▶ Problem description: Continue the email below about Condor misreading the local hostname from /etc/hosts, picking up right after its final sentence.
======== Extracted text ========
On Tue September 11 2007, Douglas L Thain wrote:
Howdy all -
Following up on this, as I've been tasked with solving it.
As I'm sure everyone knows by now, Condor gets confused when
Linux has an /etc/hosts with the following configuration:
127.0.0.1 hedwig localhost localhost.localdomain
Why does Condor get confused? It attempts to determine
the local IP address and full DNS name by the following procedure:
1 - Use uname to determine the short hostname. (hedwig)
2 - Use gethostbyname(shortname) to find the IP address. (129.74.162.69)
3 - Use gethostbyaddr(address) to find the full name. (hedwig.cse.nd.edu)
The problem is, step 2 fails if /etc/hosts has the above configuration,
because the IP address is found to be 127.0.0.1, and the full name
is found to be localhost.localdomain. Hilarity ensues.
The solution (which is suggested in the masterlog) is to
change /etc/hosts to be the following:
127.0.0.1 localhost localhost.localdomain
Now, if this was a rare problem, then that's probably enough said.
But, it's not rare any more. EVERY Linux installation of Condor
that I have seen in the last three years has suffered from this
problem, causing long debugging sessions, frustrated users,
and people giving up because Condor "doesn't work".
May I suggest that it would be a good PR move to find a better
solution to this problem?
======== Given data ========
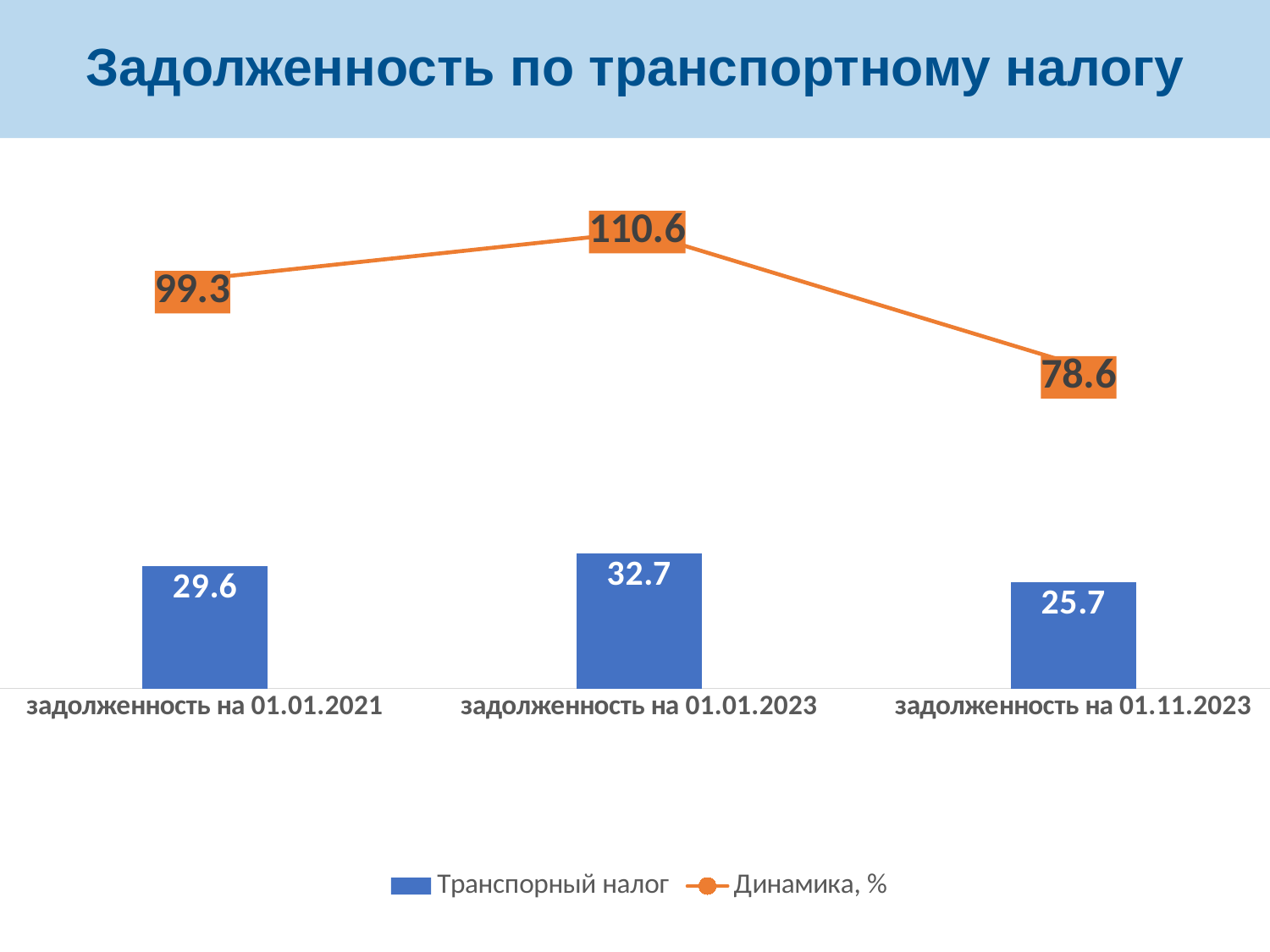
How many series does the legend list? 2 What is the value of the Транспорный налог bar for задолженность на 01.11.2023? 25.7 What is the Динамика, % value for задолженность на 01.11.2023? 78.6 What is the Динамика, % value for задолженность на 01.01.2023? 110.6 What is the title of the chart? Задолженность по транспортному налогу Which is larger: the Транспорный налог value for задолженность на 01.01.2021 or for задолженность на 01.11.2023? задолженность на 01.01.2021 What is the difference between the Динамика, % values for задолженность на 01.01.2023 and задолженность на 01.01.2021? 11.3 What is the value of the Транспорный налог bar for задолженность на 01.01.2021? 29.6 Which category has the lowest Динамика, % value? задолженность на 01.11.2023 Which category has the highest Транспорный налог value? задолженность на 01.01.2023 What is the difference between the Транспорный налог values for задолженность на 01.01.2023 and задолженность на 01.11.2023? 7.0 How many categories are shown on the x axis? 3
========
▶ Written response:
Some ideas for discussion:
1 - Instead of logging the problem in an obscure file, modify the Condor
tools to report an obnoxious error message that states your Linux
installation is BROKEN, and here is how to fix it.
Comments: *Very* easy to implement.
2 - Extract more local information. If the local uname is not a full
dns name, then infer the containing domain from /etc/resolv.conf,
and try to resolve that combination of names.
I don't think that this is viable... I don't think that we can rely
on /etc/resolv.conf -- the host may not have a DNS record that matches it's
view of it's own host name. Also, I don't think that there's a API for
walking through the file. (I could be wrong on this point, however).
3 - Take the naming system out of the loop. Make a TCP connection to
the collector as if doing a condor_status, then a getsockname to
get the local IP address with respect to the collector.
Not sure what I think about this one. Like Greg's #4 below, this probably
doesn't correctly handle the case in which the CM is also running a startd
and/or schedd.
Thoughts? Ideas?
To these, we could add:
4 - (Greg T) Change BIND_ALL_INTERFACES to default as true. This does solve
the problem in many cases.
5 - Modify the code to walk through all available interfaces, and rank them
based on the "publicness" of it's IP address. 127.* interfaces would get the
lowest score, 192.168.* (and related addresses) would get a middle score, and
truly public addresses would get the highest score. Condor would then bind
to the interface with the highest score. For Linux, we can gather this info
via the netdevice(7) call -- I don't know yet how we could gather this info
on other platforms (other than, I suppose, running /sbin/ifconfig and parsing
it's output). This behavior could be turned off via a configuration knob
(yeah, another one), perhaps something like BIND_BEST_INTERFACE = true/false.
#4 doesn't handle the case in which the machine in question is the central
manager and is running a startd and/or schedd, the ads from these would have
the address of the loopback (over which they would contact the collector).
Thoughts?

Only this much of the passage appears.